• _YOUR ASSIGNMENT_
Pictures excluded, retype the lines from the one containing "Австралия: подземный город, где" through the last line of the data below, both included.

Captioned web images
● ● ● ● ● ● ●

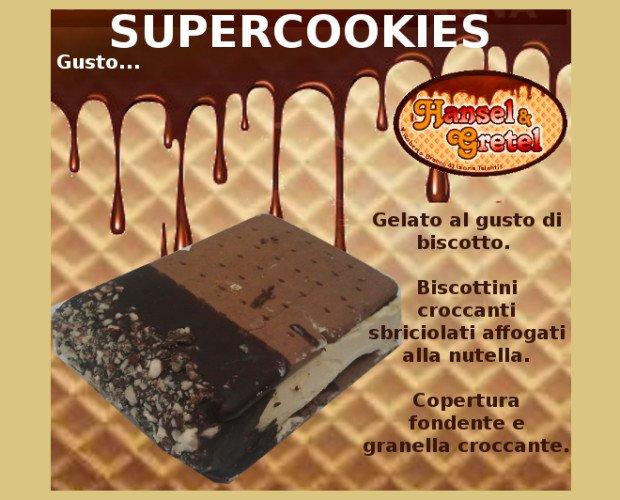 Supercookies. Gelato con biscotto, ricoperto al cioccolato.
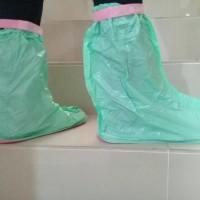 Jas Hujan Sepatu Waterproof Shoes Cover BAHAN TEBAL TIDAK MUDAH SOBEK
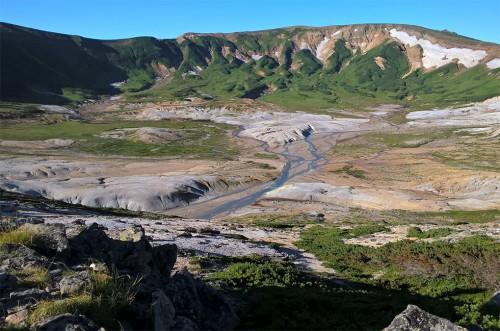 Cratère du volcan de la montagne Asahidake, parc Daizetsuzan, Hokkaido, Japon.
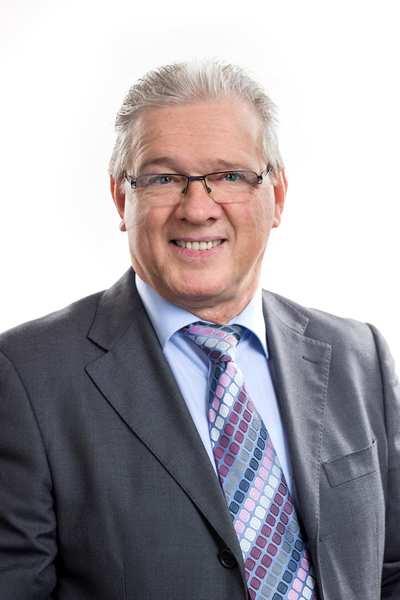Inhaber Günter Dummert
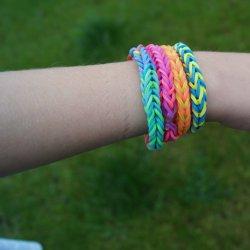 Hit ostatnich miesięcy - własnoręcznie plecione bransoletki z kolorowych gumek (fot. redakcja SD)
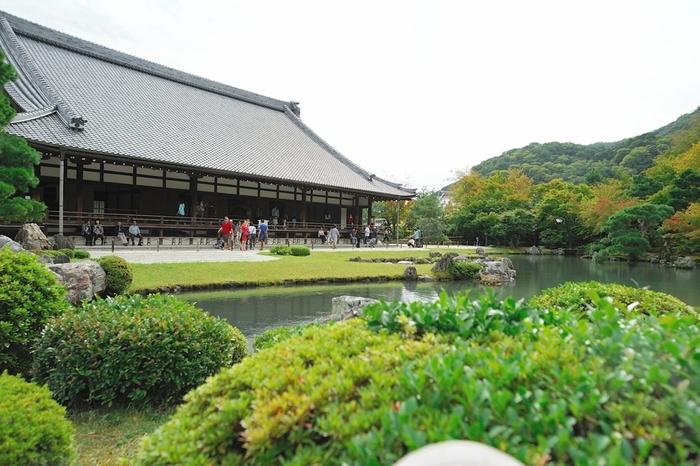 京福電鉄嵐山線の嵐山駅で下車すると、目前に見えるのが「天龍寺」です。天龍寺は後醍醐天皇の菩提を弔うために創建された禅寺です。嵐山や渡月橋など京都でも人気の観光スポットは、もとは天龍寺境内にあったものと伝えられています。8回にも渡る火災や応仁の乱による多大な被害を受け、再建を繰り返してきた歴史があります。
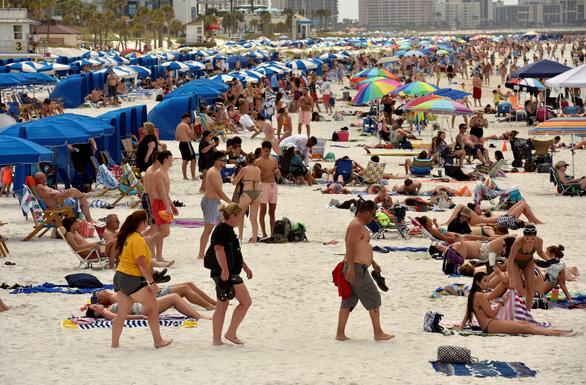 Vẫn tụ tập tiệc tùng, giới trẻ Âu - Mỹ phớt lờ mọi cảnh báo mùa COVID-19 - Ảnh 1.
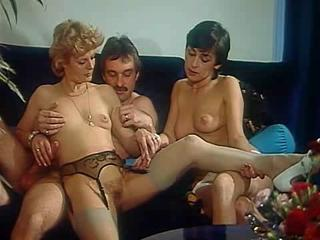 Porno Video of L'initiation D'une Femme Mariee 1983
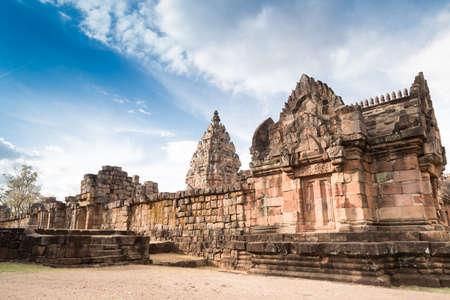 古代遺跡 Phanom ラング歴史 Park.The タイの最も素晴らしいクメール建築サイトの 1 つには、樹齢千年以上が高齢者。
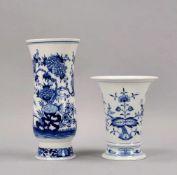 Meissen, 2 Porzellanvasen: 1 Trompetenvase, 2-gestrichen, mit Distelmuster; und 1 Trichtervase, 3-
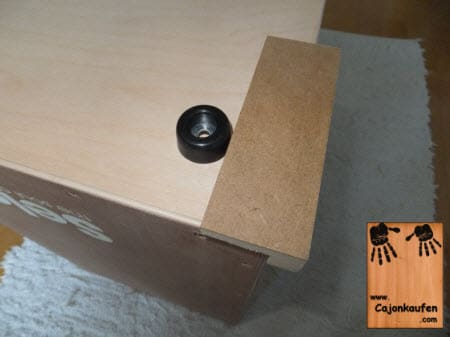 Montage der Gummifüße für das Cajon - wichtig für einen sauberen und festen Stand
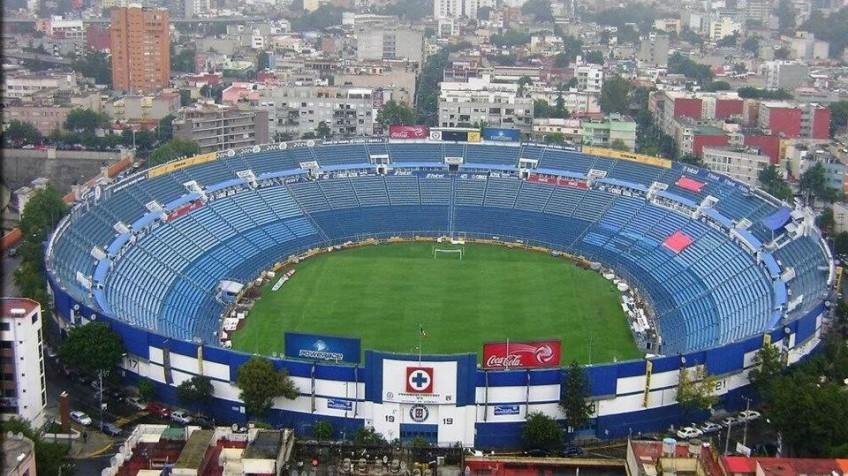 Con nostalgia y decepción, Cruz Azul se despide del Azul ante Morelia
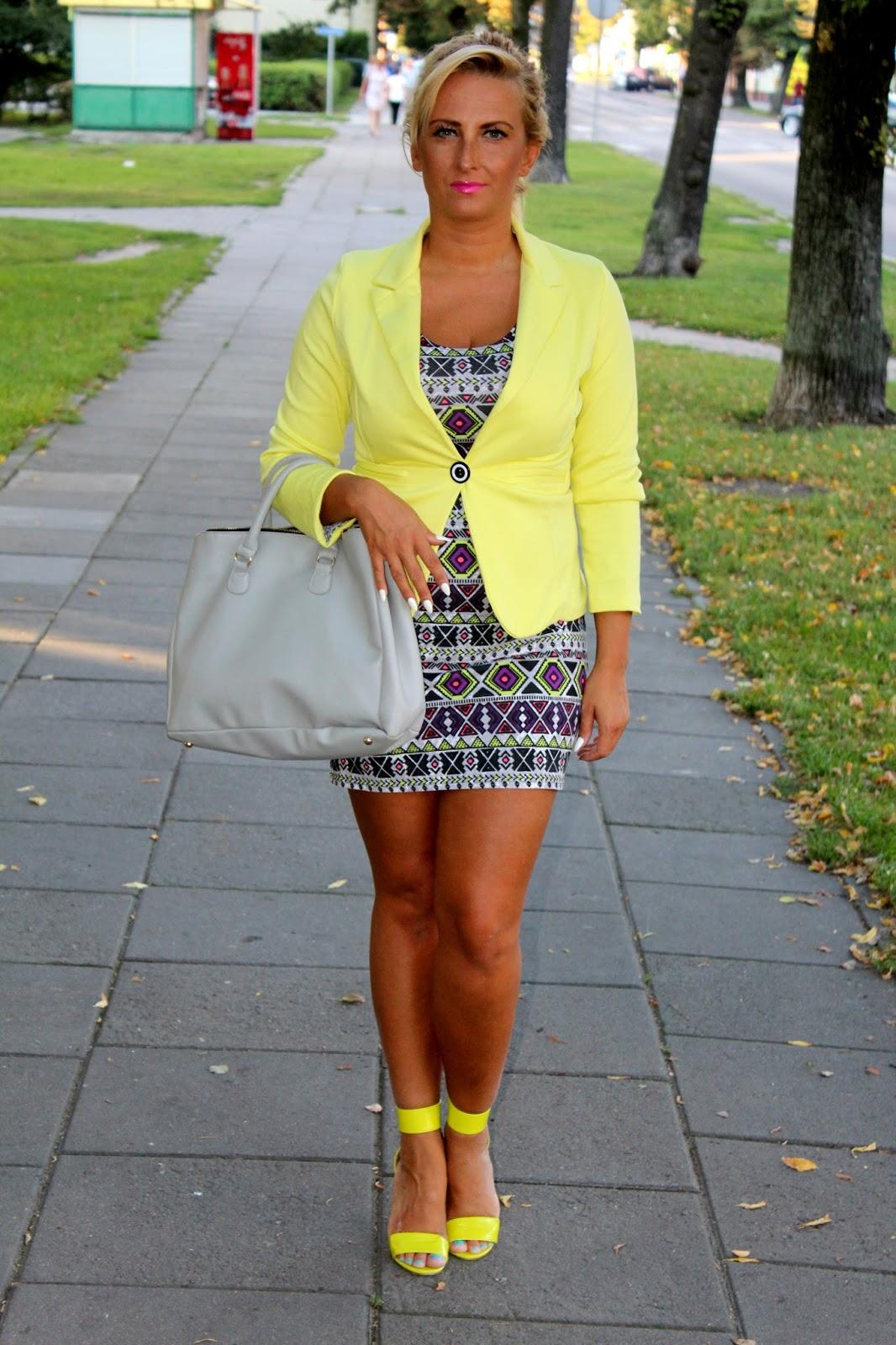 8572208aeb Wzorzysta sukienka i żółte dodatki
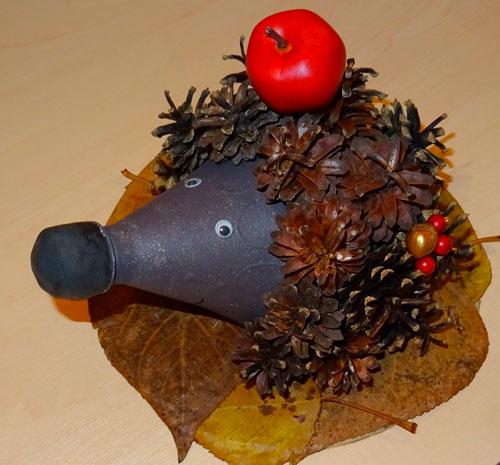 Идеи поделок своими руками тема осень из шишек: ёж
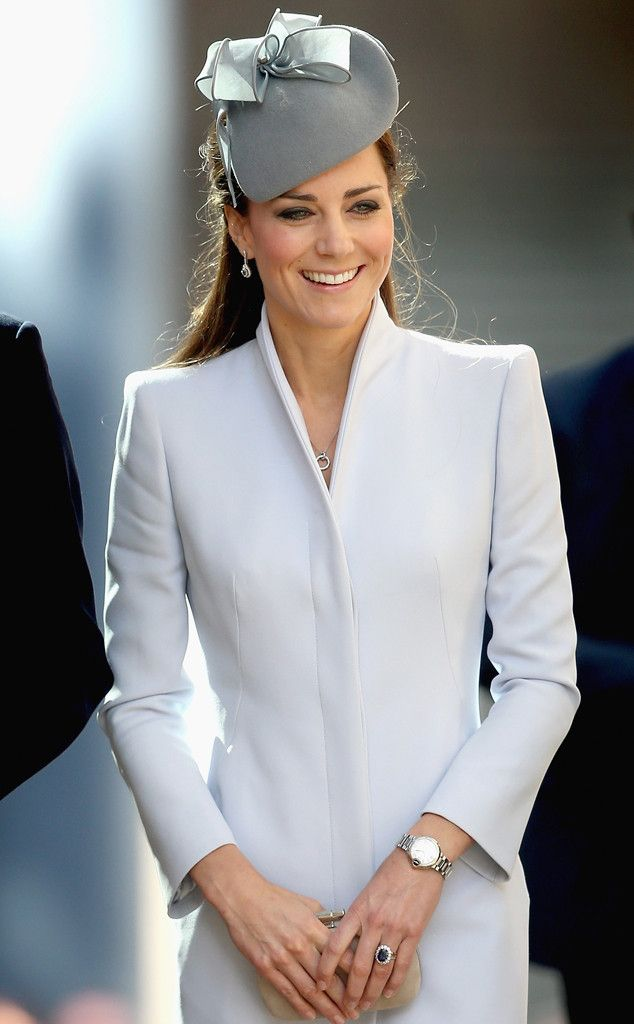 Kate Middleton, Prince William, Prince George from Royal Family Down Under | E! Online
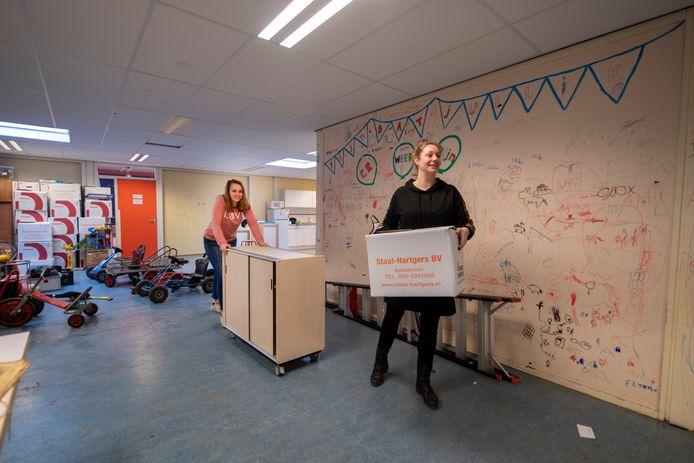 Dorien de Haan (achter) en Manon Valkenburg (voor) bij de verhuizing van De Marke in Apeldoorn. Het 45 jaar oude gebouw van de school aan het Holtrichtersveld wordt gesloopt. Tot en met de zomer van 2022 zit het daarom op een tijdelijke locatie.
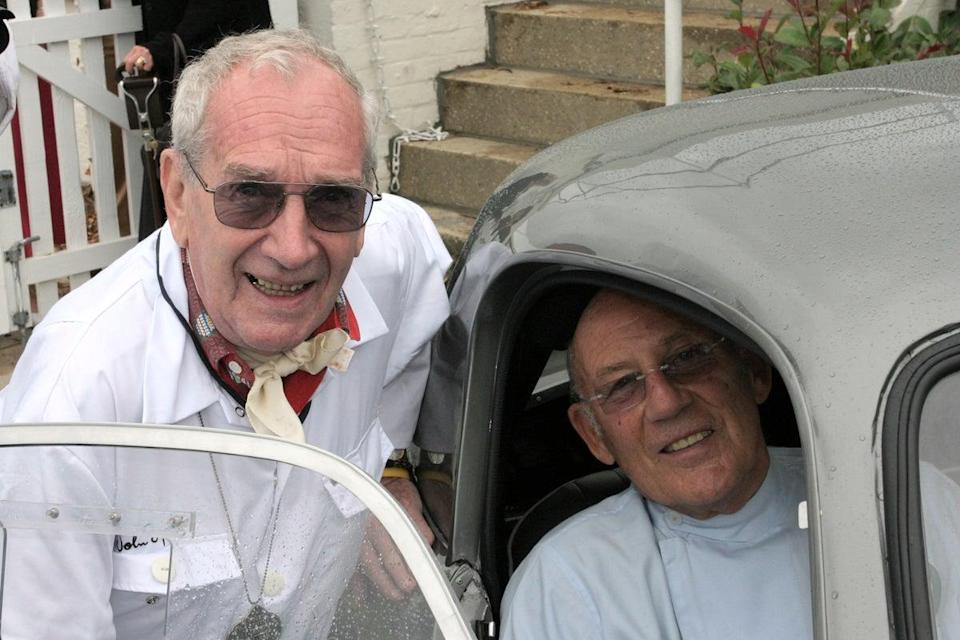 Sprinzel (left) and Sir Stirling Moss in 2006 (Woolmer Classic Engineering)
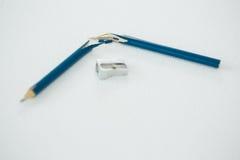 Σπασμένο μπλε μολύβι με sharpener Στοκ Εικόνα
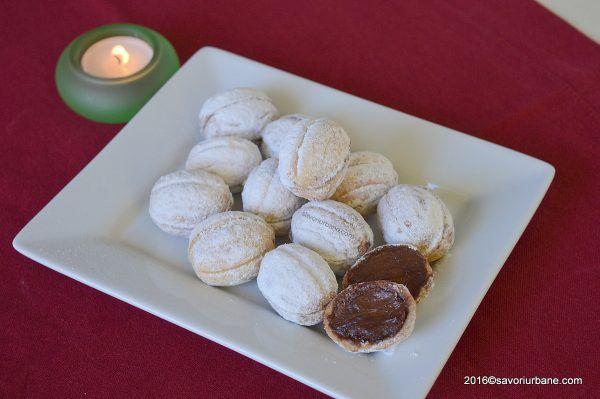 Nuci umplute cu crema de ciocolata reteta veche | Savori Urbane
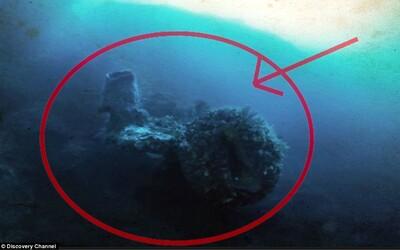 Dobrodruh tvrdí, že pod Bermudským trojúhelníkem objevil mimozemskou loď, která tam ztroskotala před stovkami let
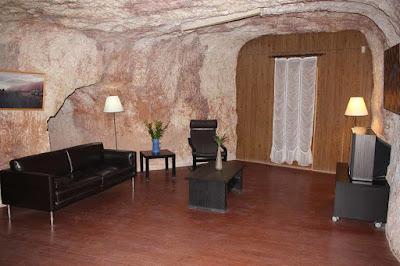 Австралия: подземный город, где живут 2 000 человек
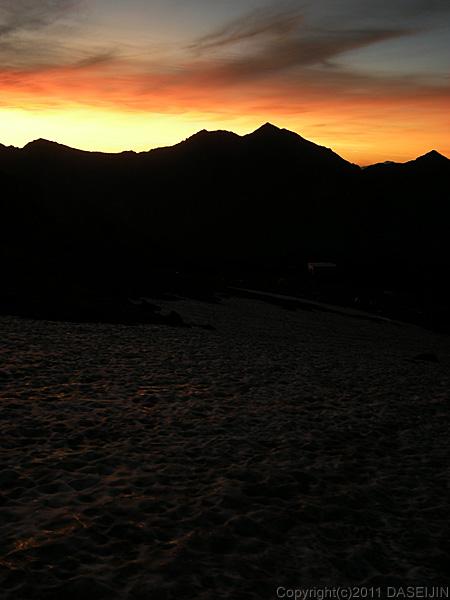 110718夜明けの五色ヶ原キャンプ場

● ● ● ● ● ● ●

• _ANSWER TO THIS PROBLEM_
 Австралия: подземный город, где живут 2 000 человек
 110718夜明けの五色ヶ原キャンプ場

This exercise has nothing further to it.